In the code above, I use loops to run through the parameters. There is also something called GridSearch in the Python libraries, as well as RandomSearch (for cases where trying all combos is expensive). But I prefer the ability to control the loops, print out whatever I like and all that.

The above code also shows two ways I tried to train/evaluate the RandomForest parameters. First is with k-fold, latter with single test-train split. I picked MultinomialNB and RandomForest because some internet searching gave me the impression they might work reasonably well for unbalanced class sets such as this one. Of course the final idea is always to try and see what works.. This worked quite fine for me. Or so it seems, machine learning seems to be always about iterating stuffs and learning and updating as you go. More data could change this all, or maybe finding some mistake, or having more domain or analytics knowledge, finding mismatching results, or anything really.

What the unbalanced refers to is the number of instances of different components in this dataset, some “components” have many bug repots, while others much less. For many learning algorithms this seems to be an issue.

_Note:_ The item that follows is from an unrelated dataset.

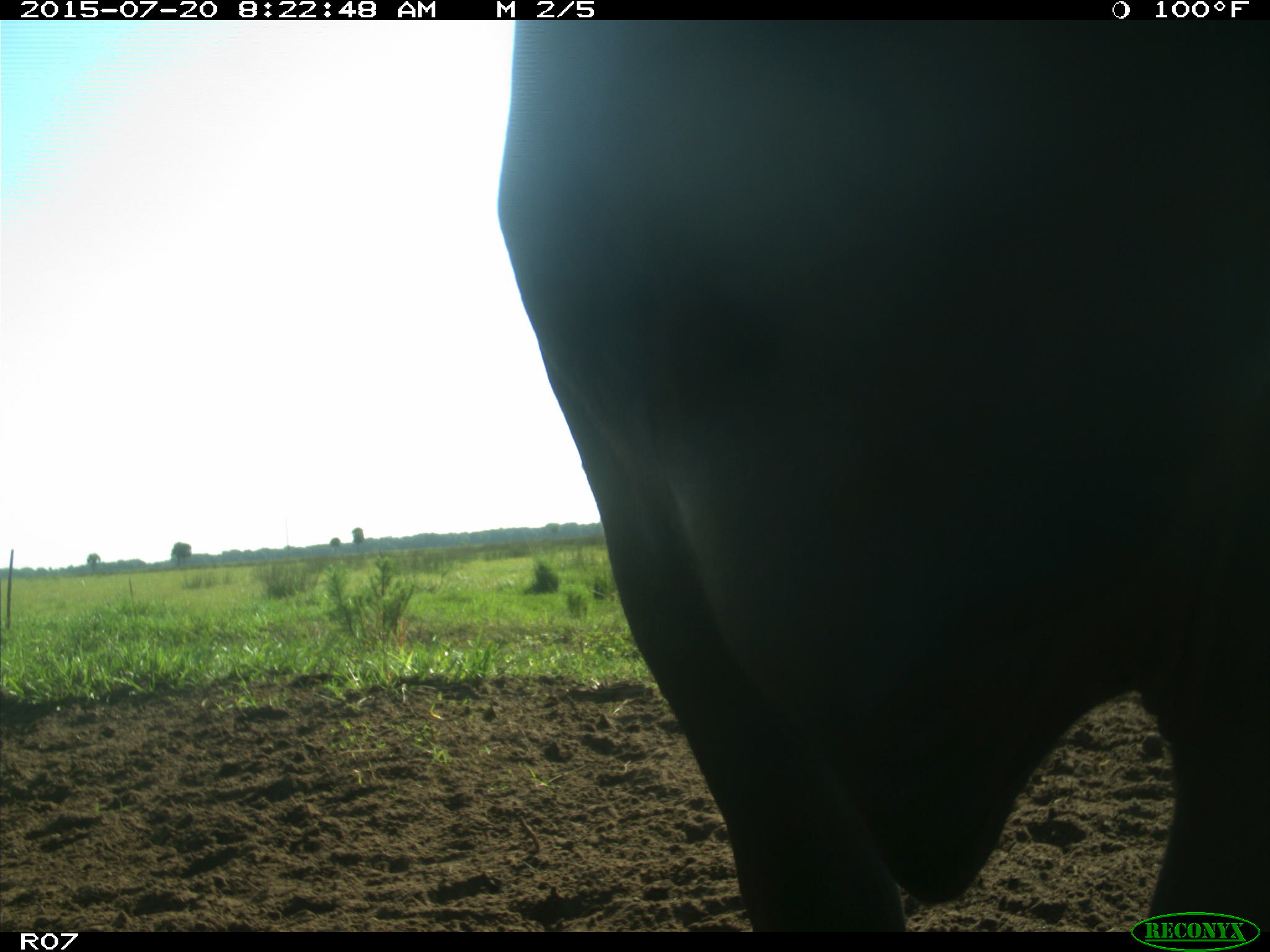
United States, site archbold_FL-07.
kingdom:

Some searches indicated RandomForest should be fairly robust for this type so this is also one reason I used it.

Running the above code to experiment with the parameters also produced some slightly concerning results. The accuracy for the classifier ranged from 30% to 95% with smallish parameters changes. I would guess that also speaks for the small dataset causing potential issues. Also re-running the same code would give different classifications for new (unseen) instances. Which is what you might expect when I am not setting the randomization seed. But then I would also expect the accuracy to vary somewhat, which it didn’t. So just don’t take this as more than an example of how you might apply ML for some SW testing related tasks. Take it to highlight the need to always learn more, try more things, and get a decent amount of data, evolve models constantly, etc. And post some comments on all the things you think are wrong in this post/code so we can verify the approach of learning and updating all the time :).

In any case, I hope the example is useful for giving an idea of one way how machine learning could be applied in software testing related aspects. Now write me some nice LSTM or whatever is the latest trend in deep learning models, figure out any issues in my code, or whatever, and post some comments. Cheers.